The most distinctive feature of this study is the flattening of form through the use of a restricted palette: tonality and the dispersal of light are emphasized at the expense of detail. Aligny’s discovery of this approach to sketching out of doors came about in tandem with his drawing practice. Aligny developed the technique in the 1820s, first alongside his companion Camille Corot in Italy and later in the Forest of Fontainebleau. Characteristic of drawings in this vein is
Castello Colonna at Genazzano (The Met,
1989.23), in which line is employed in such a way that the forms and voids they define achieve varying degrees of vibrancy. The origins of this tonalism have been explained as the direct response of artists from north of the Alps to working under the bright sun of the South, which tends to suppress detail in the full light of day (see Lynne D. Ambrosini, "Peasants in French Painting, 1815–1848: The Romantic Roots of the Realist Mode," Ph.D. dissertation, Insitute of Fine Arts, New York University, 1989, pp. 406–8). It may have been introduced by the Nazarene school of German painters who were active in Rome at the same time as Aligny and Corot (see Marie Lørdrup Bang,
Johan Christian Dahl 1788–1857: Life and Works, Oslo, 1987, vol. 1, pp. 49–51, 194–95 nn.).

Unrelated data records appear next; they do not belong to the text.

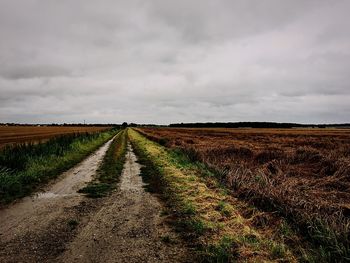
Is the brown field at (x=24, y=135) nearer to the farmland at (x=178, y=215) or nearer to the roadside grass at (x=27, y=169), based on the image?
the roadside grass at (x=27, y=169)

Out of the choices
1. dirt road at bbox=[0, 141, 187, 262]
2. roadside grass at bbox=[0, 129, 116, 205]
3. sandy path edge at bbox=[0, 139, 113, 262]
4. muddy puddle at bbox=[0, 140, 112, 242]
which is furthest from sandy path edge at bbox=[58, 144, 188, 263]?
roadside grass at bbox=[0, 129, 116, 205]

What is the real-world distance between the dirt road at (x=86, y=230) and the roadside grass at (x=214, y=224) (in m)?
0.45

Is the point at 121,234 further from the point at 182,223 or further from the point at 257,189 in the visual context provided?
the point at 257,189

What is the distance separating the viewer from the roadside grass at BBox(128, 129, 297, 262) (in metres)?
5.21

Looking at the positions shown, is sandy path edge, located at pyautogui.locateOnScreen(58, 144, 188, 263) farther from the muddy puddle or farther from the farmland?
the muddy puddle

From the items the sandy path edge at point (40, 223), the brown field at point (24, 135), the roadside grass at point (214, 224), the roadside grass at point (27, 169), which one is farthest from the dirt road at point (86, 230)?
the brown field at point (24, 135)

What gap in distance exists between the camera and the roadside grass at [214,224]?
17.1 feet

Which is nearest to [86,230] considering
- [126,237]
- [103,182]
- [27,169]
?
[126,237]

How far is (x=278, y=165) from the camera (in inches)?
530

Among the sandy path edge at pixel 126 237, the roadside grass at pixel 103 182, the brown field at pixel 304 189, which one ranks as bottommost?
the roadside grass at pixel 103 182

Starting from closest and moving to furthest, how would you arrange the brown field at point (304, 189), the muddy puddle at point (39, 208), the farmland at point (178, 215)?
the farmland at point (178, 215)
the brown field at point (304, 189)
the muddy puddle at point (39, 208)

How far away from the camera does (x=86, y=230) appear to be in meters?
6.38

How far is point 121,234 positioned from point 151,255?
48.3 inches

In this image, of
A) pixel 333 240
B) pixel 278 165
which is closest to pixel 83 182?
pixel 278 165
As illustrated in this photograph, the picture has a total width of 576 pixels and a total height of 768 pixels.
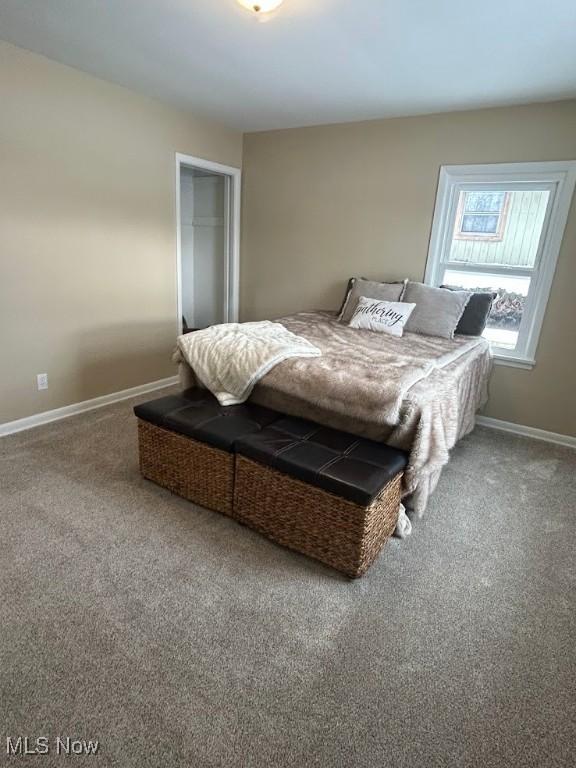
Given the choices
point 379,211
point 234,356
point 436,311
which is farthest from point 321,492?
point 379,211

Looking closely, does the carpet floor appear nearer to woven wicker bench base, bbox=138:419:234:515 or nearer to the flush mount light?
woven wicker bench base, bbox=138:419:234:515

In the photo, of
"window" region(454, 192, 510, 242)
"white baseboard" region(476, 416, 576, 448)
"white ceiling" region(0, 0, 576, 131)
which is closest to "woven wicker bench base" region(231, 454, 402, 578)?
"white baseboard" region(476, 416, 576, 448)

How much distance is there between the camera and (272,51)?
2.34 metres

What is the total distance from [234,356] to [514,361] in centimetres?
224

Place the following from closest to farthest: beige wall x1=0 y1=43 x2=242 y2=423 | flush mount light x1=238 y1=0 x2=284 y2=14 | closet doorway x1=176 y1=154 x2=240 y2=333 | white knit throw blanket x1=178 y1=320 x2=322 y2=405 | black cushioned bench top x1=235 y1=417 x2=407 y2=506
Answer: black cushioned bench top x1=235 y1=417 x2=407 y2=506 < flush mount light x1=238 y1=0 x2=284 y2=14 < white knit throw blanket x1=178 y1=320 x2=322 y2=405 < beige wall x1=0 y1=43 x2=242 y2=423 < closet doorway x1=176 y1=154 x2=240 y2=333

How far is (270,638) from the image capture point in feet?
4.81

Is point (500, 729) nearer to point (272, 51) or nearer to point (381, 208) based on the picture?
point (272, 51)

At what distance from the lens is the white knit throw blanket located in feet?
7.50

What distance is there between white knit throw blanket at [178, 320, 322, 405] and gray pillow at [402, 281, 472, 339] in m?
1.10

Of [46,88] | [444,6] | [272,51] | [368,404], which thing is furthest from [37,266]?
[444,6]

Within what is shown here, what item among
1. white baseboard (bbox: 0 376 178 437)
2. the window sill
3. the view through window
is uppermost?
the view through window

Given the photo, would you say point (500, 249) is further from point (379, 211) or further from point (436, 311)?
point (379, 211)

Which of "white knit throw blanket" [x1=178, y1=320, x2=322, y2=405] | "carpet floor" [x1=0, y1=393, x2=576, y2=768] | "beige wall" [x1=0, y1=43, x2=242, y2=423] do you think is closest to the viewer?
"carpet floor" [x1=0, y1=393, x2=576, y2=768]

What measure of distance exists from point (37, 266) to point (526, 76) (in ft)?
10.6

Aubrun (1979) identified the subject depicted here as a view in the park of the château of Mortefontaine near Senlis, northeast of Paris. She posited a date of about 1850–55, that is, between Aligny’s documented visits to Mortefontaine in 1850–51 and his completion of two paintings for the Salon of 1859. Only one of these paintings, both of which were exhibited under the title
View in the Park at Mortefontaine (nos. 23 and 24), has been identified (Musée des Beaux-Arts, Lyons, inv. X-833; see Aubrun 1988, no. 129). Conisbee (1980), while noting that Corot also worked at Mortefontaine in the 1850s, was implicitly reticent about identifying the site, however.